Atos in the spotlight with digitally enabled vertical use cases
SyntBots allow Atos to differentiate at points of disruption as the company gradually expands revenue share from digital services
A year ago, Atos aimed for Digital Transformation Factory (DTF) revenues to contribute 30% of the company’s total sales in 2018 and 40% in 2019. Atos hit that goal in 2018, and TBR expects Atos will reach its target for 2019 as well. TBR believes the transparency and visibility around Atos’ DTF portfolio make it a more believable use case compared to the offerings of industry peers, many of which fold digital services under a rather broad umbrella that encompasses legacy capabilities. Atos’ realistic outlook around DTF enables the company to provide guidance for digital services to grow at a CAGR of 2% to 3% through 2021, a goal that TBR believes the company will hit, especially as the recently acquired assets from Syntel, such as SyntBots, enhance Atos Codex (one of DTF’s four pillars) capabilities around AI and automation.

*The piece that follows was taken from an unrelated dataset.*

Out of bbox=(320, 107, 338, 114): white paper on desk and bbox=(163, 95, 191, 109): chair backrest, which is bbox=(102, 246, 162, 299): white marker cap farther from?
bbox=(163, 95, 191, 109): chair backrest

With SyntBots in place, Atos has certainly broadened its addressable market to better compete for digital services at scale across both IT and OT. Integrating traditional tools along with AI and machine learning, SyntBots allow Atos to reduce the complexity of clients’ IT architectures, providing the typical benefits of automation including cost reduction. TBR believes the true benefit, however, will stem from Atos’ ability to convince clients to reinvest cost savings in other areas, with Atos remaining the prime IT services vendor. According to TBR’s 4Q18 Digital Transformation Customer Research, extension remains the most natural jumping-off point to DT initiatives, as enterprises can experiment with disruptive technologies within familiar business operations, see their value in generating new business insights, and then use those insights to reimagine processes.
SyntBots’ Automated Operations and Product Engineering capabilities create additional entry points, which are needed to take advantage of with the “extension” phase of DT. Atos can engage with multiple CxOs at a single client to become aware of DT initiatives happening outside the CxOs’ current engagements and to stay top of mind when those initiatives move to the front burner — if not as the primary provider due to lack of a certain specialized capability, then as the conduit to a partner that can address the next initiative. While points of arrival to new technologies, such as AI and cloud, are rather common, we believe points of departure and points of disruption are areas where Atos has an opportunity to differentiate. Using legacy systems to build a repository of knowledge, rather than to just manage clients’ technical debt with the assistance of AI, is one way for Atos to compete at speed for DT-related opportunities.
While rivals such as Accenture (NYSE: ACN) maintain similar platforms, such as myWizard, Atos’ position as a “silent assassin within the North America market,” as Atos North America CEO Simon Walsh termed it, could certainly catch rivals by surprise and enable Atos to overdeliver in its digital services performance.
For the fourth consecutive year, Atos held its annual Global Analyst Conference in Boston, where the company continued to emphasize expansion in North America and the diversification of its global revenue base, as well as its desire to be closer to the U.S.-based IT industry analyst community. The company covered core areas of its three-year plan — codenamed ADVANCE 2021, which stands for “Atos Digital Value Advancing Customer Excellence” — and underscored its strategy to enable customers’ digital businesses by providing secure, data-driven ecosystems of multiple infrastructures, industry-specific services and technologies, and smart data platforms and services.